From: Robert Wagner (robert_at_wagner.net.yourmammaharvests)
Date: 08/26/04

  • Next message: Chuck Stevens: "Re: cobol data format!!! urgent!!!"
    Date: Wed, 25 Aug 2004 23:22:42 GMT
    
    

    On 25 Aug 2004 00:59:08 -0700, riplin@Azonic.co.nz (Richard) wrote:

    >Robert Wagner <robert@wagner.net.yourmammaharvests> wrote

    >If you have an even distribution of the numbers 0.000 to 0.999 with 3
    >digits then the average is _NOT_ 0.500. It is in fact 0.4995.
    >
    >This is very easy to prove. Just add up the 1000 numbers from 000 to
    >999 and the total is 499500.
    >
    >A short cut to this is that there are 500 pairs: the first is 000 +
    >999 -> 999, the second is 001 + 998 -> 999, ... the last pair is 499 +
    >500 -> 999.
    >
    > 500 * 999 -> 499500

    The spoiler is the inclusion of zero. If we take 999 numbers between
    .001 and .999, the average is .500. See below.

    >The mistake you made is that if you have a random distribution of
    >fractions with an arbitrary precision then the average will indeed be
    >.500000 or close to it.

    That's because a fraction will not produce zero. Zero isn't a rational
    number, it's a limit. As x approaches infinity, 1/x approaches zero.

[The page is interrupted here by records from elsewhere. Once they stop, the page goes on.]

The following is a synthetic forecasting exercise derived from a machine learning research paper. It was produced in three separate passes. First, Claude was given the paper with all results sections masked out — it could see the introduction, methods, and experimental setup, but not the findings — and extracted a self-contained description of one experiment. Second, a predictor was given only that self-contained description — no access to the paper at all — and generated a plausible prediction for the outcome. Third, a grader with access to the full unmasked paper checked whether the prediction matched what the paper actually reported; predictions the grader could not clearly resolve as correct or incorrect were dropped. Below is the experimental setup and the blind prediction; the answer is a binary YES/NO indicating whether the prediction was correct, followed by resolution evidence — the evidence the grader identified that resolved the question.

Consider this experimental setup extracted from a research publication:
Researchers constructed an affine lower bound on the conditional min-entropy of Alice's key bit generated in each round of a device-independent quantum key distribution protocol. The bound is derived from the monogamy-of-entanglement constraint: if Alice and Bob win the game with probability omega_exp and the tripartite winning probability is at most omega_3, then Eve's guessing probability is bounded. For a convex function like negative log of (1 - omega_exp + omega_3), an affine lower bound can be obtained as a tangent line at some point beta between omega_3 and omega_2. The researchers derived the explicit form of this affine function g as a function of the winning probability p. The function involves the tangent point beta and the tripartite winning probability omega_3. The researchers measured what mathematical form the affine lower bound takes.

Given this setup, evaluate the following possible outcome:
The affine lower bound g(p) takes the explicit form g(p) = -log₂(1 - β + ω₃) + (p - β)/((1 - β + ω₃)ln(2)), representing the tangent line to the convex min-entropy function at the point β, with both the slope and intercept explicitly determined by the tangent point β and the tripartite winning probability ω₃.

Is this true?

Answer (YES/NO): YES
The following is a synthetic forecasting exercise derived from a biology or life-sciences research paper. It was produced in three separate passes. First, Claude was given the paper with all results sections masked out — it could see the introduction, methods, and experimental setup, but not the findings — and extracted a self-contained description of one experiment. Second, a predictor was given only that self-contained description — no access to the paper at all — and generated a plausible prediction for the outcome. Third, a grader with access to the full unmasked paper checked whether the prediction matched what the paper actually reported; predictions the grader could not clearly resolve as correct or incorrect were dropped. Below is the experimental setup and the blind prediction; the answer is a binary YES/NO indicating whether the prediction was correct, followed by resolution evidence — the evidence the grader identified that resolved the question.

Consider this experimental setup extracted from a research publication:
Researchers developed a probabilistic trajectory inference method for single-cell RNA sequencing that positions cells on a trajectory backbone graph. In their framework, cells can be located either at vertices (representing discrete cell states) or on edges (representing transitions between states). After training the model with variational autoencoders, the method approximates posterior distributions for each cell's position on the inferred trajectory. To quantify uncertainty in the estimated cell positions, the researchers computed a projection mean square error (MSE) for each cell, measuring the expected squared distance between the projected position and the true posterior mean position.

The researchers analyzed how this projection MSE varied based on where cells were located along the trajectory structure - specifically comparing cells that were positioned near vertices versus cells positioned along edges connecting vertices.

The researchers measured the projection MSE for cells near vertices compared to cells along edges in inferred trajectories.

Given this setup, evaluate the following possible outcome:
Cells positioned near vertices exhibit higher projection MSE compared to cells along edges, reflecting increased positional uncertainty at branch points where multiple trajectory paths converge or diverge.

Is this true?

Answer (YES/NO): NO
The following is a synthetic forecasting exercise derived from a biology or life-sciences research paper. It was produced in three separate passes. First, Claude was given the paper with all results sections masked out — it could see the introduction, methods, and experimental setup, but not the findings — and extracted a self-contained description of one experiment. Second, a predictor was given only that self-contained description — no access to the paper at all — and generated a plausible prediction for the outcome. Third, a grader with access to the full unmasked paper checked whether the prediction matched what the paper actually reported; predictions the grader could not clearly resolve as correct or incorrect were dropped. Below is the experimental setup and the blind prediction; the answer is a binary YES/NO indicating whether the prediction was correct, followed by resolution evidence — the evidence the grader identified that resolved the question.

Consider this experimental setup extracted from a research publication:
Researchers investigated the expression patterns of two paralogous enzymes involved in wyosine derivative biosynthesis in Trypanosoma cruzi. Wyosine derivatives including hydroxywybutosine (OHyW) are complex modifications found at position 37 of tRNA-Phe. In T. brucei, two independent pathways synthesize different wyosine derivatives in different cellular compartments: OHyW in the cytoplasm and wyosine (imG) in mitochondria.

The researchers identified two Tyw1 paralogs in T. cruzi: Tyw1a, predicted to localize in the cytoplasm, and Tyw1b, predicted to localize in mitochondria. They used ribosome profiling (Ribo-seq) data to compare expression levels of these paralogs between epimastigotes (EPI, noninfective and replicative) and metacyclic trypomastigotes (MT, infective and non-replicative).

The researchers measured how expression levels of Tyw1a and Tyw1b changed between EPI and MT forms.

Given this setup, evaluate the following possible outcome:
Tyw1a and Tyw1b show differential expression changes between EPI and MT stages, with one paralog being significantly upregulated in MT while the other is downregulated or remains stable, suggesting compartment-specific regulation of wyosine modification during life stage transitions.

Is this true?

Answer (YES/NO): NO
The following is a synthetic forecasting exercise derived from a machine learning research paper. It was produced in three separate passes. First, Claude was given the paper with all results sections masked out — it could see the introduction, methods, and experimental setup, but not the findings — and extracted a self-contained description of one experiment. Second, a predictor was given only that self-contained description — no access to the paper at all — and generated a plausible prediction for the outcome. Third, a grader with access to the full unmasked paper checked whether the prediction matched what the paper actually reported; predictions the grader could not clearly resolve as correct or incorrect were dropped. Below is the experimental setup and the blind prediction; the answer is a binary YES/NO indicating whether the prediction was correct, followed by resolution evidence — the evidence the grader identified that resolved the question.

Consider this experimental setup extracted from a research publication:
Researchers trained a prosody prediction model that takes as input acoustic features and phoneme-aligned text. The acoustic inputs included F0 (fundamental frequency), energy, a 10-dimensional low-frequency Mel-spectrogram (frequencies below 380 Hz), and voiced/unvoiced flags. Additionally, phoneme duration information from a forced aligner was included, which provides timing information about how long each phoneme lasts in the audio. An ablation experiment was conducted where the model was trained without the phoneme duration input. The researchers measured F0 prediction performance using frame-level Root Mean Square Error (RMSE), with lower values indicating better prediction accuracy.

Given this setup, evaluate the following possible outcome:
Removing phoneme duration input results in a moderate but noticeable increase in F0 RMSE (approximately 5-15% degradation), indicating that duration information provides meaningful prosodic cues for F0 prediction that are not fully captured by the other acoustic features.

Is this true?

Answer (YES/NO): YES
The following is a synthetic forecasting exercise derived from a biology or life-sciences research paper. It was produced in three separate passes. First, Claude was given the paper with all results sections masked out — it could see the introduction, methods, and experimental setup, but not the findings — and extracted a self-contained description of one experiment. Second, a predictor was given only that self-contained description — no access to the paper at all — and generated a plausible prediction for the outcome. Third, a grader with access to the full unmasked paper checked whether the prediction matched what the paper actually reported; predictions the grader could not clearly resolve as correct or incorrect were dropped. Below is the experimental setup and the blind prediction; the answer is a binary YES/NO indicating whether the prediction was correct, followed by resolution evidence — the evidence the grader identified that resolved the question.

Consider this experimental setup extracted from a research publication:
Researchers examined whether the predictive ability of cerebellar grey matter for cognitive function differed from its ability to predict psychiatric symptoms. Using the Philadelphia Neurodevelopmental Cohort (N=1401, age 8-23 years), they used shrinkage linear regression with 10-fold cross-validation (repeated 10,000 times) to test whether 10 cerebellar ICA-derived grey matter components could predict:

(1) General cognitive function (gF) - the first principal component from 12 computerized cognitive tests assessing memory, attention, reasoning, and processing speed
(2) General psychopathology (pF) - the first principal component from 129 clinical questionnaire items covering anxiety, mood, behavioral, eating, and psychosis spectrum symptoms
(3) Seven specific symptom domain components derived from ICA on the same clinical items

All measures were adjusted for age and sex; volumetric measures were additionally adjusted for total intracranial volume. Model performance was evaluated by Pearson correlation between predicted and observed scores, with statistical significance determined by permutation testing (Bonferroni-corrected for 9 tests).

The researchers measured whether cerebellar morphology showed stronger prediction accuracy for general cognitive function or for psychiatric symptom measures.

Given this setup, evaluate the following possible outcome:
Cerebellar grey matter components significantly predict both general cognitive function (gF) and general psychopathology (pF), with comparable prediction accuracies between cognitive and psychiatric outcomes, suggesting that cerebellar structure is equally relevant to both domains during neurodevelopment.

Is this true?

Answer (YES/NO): NO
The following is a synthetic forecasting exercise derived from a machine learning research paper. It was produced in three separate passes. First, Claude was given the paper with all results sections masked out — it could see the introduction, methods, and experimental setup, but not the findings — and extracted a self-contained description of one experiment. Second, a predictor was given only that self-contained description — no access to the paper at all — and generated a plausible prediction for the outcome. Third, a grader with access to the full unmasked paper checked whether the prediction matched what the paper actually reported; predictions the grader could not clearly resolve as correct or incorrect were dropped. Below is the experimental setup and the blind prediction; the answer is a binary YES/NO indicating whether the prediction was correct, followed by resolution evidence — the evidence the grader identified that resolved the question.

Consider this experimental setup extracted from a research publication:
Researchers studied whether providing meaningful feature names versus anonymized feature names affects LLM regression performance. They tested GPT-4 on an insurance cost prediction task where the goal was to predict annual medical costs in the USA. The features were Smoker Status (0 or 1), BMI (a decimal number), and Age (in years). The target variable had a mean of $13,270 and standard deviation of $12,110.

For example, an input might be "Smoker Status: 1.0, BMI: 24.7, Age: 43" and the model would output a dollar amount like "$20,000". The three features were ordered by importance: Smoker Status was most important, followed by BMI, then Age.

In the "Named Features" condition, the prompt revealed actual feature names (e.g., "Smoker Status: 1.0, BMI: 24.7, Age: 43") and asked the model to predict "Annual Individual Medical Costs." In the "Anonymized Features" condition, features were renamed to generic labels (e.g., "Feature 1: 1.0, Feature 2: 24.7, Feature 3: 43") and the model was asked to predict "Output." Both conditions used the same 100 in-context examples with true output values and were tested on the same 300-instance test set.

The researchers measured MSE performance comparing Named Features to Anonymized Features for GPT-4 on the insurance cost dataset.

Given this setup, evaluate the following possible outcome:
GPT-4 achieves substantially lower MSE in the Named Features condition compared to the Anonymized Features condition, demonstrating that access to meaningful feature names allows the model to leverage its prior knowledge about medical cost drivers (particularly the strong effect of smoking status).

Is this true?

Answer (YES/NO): NO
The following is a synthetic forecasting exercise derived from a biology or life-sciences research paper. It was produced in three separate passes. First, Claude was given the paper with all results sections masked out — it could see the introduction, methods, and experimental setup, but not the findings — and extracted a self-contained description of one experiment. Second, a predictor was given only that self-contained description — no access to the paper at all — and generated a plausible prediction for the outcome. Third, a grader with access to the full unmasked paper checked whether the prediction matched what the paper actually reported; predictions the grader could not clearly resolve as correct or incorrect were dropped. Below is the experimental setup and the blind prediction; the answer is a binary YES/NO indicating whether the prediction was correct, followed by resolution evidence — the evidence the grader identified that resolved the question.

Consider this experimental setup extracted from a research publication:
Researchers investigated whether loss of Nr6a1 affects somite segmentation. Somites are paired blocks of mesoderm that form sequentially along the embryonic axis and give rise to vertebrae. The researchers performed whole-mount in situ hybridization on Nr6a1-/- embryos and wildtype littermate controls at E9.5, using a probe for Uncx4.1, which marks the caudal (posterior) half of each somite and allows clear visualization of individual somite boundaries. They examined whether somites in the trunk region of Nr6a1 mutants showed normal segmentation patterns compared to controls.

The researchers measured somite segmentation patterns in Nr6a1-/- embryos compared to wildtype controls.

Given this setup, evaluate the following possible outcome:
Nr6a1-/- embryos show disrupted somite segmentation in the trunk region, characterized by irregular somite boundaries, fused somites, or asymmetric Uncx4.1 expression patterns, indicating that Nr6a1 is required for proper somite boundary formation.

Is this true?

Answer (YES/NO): YES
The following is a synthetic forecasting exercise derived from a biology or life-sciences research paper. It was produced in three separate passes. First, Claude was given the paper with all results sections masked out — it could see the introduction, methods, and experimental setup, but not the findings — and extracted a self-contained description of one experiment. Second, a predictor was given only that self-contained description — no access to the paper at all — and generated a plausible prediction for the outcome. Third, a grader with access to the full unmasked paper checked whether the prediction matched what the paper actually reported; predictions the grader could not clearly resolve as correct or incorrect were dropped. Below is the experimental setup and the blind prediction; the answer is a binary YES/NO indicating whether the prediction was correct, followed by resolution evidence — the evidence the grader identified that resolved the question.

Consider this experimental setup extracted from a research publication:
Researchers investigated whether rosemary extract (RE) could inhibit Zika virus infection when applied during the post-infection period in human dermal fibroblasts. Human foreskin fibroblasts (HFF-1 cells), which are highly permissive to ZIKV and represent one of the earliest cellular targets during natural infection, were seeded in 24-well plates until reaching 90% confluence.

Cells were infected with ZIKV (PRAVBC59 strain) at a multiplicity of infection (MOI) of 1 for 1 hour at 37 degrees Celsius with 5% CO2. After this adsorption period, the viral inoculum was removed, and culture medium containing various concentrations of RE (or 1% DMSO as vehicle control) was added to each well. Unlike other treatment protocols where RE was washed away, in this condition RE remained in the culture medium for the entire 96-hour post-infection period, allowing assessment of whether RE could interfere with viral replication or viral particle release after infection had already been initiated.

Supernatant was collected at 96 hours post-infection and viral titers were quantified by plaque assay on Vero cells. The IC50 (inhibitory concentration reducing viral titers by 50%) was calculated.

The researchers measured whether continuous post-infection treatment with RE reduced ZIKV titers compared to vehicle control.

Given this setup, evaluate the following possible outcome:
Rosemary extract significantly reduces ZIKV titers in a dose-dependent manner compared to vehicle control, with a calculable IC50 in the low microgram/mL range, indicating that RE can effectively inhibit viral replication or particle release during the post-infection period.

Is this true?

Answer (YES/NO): YES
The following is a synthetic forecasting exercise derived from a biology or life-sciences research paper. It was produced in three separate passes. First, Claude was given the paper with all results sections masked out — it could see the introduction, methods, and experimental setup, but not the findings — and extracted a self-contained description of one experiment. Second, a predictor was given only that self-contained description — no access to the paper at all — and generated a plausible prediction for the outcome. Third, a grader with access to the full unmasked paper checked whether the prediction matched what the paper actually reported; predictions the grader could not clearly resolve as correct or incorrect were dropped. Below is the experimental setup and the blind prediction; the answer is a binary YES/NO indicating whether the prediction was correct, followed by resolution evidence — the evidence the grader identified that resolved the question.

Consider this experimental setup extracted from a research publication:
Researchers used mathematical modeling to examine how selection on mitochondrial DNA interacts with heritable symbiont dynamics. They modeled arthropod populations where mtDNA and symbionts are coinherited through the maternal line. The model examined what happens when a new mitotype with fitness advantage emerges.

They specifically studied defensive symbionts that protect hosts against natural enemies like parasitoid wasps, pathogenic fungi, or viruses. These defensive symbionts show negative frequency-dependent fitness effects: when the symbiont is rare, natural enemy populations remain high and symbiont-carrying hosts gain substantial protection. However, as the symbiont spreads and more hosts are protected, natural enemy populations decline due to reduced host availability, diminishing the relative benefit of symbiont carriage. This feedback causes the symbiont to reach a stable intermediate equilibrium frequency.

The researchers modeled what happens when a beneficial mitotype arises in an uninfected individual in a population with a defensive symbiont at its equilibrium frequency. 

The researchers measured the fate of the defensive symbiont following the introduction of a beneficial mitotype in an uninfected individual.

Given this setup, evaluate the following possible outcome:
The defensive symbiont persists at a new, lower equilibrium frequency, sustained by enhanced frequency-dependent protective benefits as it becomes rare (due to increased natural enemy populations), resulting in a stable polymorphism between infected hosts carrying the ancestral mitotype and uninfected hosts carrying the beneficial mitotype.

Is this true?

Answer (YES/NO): NO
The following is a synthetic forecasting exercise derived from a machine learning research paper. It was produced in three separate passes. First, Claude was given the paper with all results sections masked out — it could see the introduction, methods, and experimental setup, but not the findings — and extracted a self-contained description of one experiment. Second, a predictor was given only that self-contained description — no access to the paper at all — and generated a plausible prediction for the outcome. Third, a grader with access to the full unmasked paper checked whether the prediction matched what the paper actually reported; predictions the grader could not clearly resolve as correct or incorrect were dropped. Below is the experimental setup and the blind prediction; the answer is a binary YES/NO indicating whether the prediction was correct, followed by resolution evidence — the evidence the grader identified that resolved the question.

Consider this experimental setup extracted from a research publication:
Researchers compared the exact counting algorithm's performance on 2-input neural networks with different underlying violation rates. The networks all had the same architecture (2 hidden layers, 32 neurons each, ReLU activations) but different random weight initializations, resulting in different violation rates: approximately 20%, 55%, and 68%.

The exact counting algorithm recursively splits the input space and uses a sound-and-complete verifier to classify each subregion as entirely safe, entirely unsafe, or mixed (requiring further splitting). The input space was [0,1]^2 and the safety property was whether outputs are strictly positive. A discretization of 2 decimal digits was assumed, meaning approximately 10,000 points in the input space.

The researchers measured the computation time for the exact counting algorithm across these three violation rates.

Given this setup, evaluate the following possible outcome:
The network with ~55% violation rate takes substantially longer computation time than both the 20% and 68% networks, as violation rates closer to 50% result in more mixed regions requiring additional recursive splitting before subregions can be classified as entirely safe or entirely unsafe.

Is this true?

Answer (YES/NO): NO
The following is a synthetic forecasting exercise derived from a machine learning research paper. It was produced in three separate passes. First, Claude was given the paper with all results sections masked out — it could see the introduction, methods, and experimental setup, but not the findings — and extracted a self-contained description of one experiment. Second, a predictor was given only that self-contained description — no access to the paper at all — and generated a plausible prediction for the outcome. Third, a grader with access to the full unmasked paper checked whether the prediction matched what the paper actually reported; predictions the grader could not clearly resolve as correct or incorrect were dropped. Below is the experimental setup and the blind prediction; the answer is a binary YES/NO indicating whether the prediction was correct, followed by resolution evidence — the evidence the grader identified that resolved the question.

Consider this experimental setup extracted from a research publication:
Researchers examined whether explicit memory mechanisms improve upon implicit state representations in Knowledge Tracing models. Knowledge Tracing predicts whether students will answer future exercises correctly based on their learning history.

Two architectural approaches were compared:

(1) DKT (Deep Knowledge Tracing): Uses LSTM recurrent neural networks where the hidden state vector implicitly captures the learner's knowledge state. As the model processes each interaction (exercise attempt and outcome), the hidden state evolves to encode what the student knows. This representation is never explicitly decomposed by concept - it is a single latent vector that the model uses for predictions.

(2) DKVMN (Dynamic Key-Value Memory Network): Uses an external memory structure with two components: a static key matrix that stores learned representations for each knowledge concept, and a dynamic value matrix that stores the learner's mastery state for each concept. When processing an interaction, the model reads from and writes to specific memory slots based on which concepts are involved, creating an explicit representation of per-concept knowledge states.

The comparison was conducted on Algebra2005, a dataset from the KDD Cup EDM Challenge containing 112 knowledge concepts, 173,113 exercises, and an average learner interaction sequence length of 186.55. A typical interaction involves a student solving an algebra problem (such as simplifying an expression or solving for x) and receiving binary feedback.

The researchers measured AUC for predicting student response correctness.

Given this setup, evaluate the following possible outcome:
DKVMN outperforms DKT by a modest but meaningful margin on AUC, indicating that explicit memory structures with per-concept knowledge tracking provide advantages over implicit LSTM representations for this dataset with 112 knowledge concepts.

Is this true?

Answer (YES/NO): NO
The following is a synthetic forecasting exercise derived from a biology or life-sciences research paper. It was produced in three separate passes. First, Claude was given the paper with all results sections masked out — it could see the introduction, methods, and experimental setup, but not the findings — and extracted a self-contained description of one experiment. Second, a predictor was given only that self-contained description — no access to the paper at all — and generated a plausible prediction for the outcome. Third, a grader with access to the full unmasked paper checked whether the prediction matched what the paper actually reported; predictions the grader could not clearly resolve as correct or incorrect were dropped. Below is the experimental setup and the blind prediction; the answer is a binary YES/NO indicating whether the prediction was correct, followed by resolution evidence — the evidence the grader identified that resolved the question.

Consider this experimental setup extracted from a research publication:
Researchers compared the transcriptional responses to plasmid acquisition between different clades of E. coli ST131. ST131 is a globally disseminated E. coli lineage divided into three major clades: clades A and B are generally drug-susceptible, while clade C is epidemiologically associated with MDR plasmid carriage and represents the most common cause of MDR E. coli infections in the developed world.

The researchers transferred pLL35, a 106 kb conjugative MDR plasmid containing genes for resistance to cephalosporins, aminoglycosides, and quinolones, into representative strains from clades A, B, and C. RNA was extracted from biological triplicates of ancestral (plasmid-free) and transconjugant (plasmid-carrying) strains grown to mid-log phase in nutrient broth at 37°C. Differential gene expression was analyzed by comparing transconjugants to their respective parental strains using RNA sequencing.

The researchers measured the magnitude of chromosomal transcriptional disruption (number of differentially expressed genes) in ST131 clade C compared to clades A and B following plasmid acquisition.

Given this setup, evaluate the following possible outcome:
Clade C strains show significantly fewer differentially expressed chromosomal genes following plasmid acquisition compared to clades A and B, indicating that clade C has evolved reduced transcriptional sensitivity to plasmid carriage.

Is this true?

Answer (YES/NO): NO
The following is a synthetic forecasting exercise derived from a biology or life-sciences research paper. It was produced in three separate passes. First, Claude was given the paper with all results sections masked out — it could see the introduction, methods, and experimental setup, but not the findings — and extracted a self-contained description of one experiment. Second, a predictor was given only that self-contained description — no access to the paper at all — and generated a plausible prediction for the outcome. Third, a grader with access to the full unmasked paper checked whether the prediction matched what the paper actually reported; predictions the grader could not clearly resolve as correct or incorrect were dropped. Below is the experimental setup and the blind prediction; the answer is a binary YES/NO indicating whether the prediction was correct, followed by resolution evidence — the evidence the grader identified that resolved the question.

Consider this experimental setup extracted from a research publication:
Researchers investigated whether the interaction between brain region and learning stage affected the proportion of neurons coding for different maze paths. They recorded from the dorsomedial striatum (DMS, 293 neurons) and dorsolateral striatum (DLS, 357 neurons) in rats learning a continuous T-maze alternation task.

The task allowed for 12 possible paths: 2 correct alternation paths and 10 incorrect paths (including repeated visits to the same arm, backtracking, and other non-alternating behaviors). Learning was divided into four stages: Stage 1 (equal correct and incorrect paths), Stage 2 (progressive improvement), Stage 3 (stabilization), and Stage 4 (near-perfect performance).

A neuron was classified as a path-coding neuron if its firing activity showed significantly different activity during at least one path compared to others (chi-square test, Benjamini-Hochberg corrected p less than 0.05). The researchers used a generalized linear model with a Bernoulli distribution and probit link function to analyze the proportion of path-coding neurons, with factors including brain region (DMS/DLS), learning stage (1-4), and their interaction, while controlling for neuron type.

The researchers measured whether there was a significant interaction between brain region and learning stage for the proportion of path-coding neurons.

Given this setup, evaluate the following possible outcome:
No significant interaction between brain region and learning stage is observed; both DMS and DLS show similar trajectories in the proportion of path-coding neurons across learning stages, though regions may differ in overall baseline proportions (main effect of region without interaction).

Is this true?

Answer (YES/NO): NO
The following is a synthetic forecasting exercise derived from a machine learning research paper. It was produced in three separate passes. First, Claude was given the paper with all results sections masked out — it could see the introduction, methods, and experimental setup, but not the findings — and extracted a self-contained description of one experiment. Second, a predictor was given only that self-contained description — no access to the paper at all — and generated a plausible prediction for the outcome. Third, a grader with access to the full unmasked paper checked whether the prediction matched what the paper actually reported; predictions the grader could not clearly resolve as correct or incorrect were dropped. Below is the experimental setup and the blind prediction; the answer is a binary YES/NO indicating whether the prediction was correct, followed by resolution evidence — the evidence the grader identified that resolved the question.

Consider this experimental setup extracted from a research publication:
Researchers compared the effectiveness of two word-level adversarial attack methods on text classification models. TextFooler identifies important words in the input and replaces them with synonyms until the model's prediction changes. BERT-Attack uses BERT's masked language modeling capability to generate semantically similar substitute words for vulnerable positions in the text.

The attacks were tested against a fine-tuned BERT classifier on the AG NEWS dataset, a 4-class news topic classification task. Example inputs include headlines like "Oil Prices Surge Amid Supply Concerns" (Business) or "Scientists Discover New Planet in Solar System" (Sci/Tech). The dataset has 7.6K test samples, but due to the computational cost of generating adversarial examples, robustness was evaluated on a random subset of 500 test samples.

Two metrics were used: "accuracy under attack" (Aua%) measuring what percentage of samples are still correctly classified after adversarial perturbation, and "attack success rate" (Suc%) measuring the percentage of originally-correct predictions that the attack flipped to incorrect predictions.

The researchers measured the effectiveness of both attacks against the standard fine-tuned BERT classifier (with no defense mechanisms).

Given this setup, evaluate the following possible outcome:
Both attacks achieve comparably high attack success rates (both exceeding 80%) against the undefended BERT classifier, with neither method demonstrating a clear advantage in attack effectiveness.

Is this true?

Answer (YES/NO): NO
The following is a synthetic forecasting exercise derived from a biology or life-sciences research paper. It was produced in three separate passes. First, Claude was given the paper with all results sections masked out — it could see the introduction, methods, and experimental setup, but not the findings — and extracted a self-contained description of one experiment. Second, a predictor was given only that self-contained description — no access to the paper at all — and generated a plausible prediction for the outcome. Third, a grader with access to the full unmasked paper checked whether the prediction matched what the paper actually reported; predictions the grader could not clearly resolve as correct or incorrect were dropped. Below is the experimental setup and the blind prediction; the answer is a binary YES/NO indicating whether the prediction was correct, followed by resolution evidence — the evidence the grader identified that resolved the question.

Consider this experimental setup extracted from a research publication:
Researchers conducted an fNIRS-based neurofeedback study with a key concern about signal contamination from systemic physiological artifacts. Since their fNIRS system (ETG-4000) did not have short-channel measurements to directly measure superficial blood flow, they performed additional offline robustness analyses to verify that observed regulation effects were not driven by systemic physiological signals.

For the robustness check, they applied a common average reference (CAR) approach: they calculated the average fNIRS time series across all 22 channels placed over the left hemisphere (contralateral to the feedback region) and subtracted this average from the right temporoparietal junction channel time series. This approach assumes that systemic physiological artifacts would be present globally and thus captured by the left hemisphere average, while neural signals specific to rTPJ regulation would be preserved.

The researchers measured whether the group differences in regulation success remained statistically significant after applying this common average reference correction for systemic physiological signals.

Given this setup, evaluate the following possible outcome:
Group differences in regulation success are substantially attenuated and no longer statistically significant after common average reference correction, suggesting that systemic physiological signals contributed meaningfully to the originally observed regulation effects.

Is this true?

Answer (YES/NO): NO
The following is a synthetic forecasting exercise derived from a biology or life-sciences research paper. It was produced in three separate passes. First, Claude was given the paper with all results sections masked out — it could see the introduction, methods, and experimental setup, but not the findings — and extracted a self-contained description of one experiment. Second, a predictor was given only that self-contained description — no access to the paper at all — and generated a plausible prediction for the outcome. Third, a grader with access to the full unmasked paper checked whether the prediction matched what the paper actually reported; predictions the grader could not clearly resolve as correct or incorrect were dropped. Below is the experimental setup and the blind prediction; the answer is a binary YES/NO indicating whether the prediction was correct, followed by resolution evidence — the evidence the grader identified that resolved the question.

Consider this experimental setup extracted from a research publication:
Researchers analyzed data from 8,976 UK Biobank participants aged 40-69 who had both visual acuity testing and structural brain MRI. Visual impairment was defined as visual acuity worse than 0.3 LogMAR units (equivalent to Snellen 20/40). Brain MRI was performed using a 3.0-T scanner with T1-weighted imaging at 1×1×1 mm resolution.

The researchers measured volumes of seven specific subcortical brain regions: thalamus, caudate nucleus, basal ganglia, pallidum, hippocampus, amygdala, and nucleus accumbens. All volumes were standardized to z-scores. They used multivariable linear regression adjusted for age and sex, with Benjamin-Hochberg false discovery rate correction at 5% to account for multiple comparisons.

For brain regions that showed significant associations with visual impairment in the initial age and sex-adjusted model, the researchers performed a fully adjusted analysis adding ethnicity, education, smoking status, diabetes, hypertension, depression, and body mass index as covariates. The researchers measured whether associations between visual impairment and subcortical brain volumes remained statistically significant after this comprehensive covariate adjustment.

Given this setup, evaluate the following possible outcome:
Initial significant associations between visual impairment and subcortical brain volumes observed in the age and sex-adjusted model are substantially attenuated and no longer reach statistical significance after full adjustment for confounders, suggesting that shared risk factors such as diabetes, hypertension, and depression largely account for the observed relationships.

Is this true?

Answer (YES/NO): NO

    You can find documents on the Web saying zero is not a natural number
    but is a rational number. My counter is that every rational number can
    be expressed as a fraction of natural numbers. Show me a fraction that
    produces zero.
             
    >You then truncated that to 3 digits and lost and average of .0005 per
    >value reducing the average to the .4995 that the v999 numbers now
    >actually add up to form.

    Alternatively,if I eliminated zeros (post-truncation), the average of
    the other 99.9% would be .500.

    >Rounding of the original set of long numbers, or the truncated set as
    >it only requires the third digit to do rounding, restores the average
    >back to .5000.
    >
    >> >So the flaw is not that the rounding at the third digit increased the
    >> >rounded total, but your truncation of the 4th and later digits
    >> >decreased the original total.

    Assume my test set contained no zeros, the sum was 500,000, the
    average was .500. After rounding was applied, the sum became 500,500.
    This demonstrates that rounding introduced an error, an upward bias.

    Suppose I added a million zeros to that set. The sum would still be
    500,000 but the average would be .250.

    >> You are wrong. Support this with an example.
    >
    >To show that an even distribution of all fractions with 3 digits does
    >not average .5 :
    >
    > MOVE ZERO TO FracTotal
    > MOVE ZERO TO FracCount
    > PERFORM VARYING Frac FROM 0.000 BY 0.001 UNTIL Frac > 0.999
    > ADD Frac TO FracTotal
    > ADD 1 TO FracCount
    > END-PERFORM
    > COMPUTE FracAverage = FracTotal / FracCount
    > DISPLAY FracAverage
    >
    > -> 0.4995

    If PERFORM VARYING Frac FROM .001 BY .001 UNTIL Frac > .999,
    the answer is 499.5/999 = .500.

    Thank you for providing a framework that demonstrates the error in
    Cobol rounding without the issue of truncating random numbers.
    This program rounds an evenly distributed set of numbers and displays
    the average with and without rounding. The upward bias caused by
    rounding is as predicted.

     identification division.
     program-id. test27.
    *> author. Robert Wagner.
    *> Test rounding error
    *> To insure the same number of rounds up and down, 499 each,
    *> do not round .999.
    *> Findings: .5000 .5004
     data division.
     working-storage section.
     01 unqualified-variables.
         05 Frac pic 9v999.
         05 FracRounded pic 9v99.
         05 FracTotal-1 value zero pic 99999v999.
         05 FracTotal-2 value zero pic 99999v999.
         05 FracCount value zero pic 9999.
         05 FracAverage-1 pic zz.9999.
         05 FracAverage-2 pic zz.9999.

     procedure division.
     main.
         PERFORM VARYING Frac FROM .001 BY 0.001 UNTIL Frac > .999
              COMPUTE FracRounded ROUNDED = Frac
              ADD Frac TO FracTotal-1
              IF Frac = .999
                 ADD Frac TO FracTotal-2
              ELSE
                 ADD FracRounded TO FracTotal-2
              END-IF
              ADD 1 TO FracCount
         END-PERFORM
         COMPUTE FracAverage-1 = FracTotal-1 / FracCount
         COMPUTE FracAverage-2 = FracTotal-2 / FracCount
         DISPLAY FracAverage-1 FracAverage-2.

    Result: .5000 .5004

    Since the above does not use truncated random numbers, I clipped the
    remainder of that debate. It was clouding the issue of Cobol rounding.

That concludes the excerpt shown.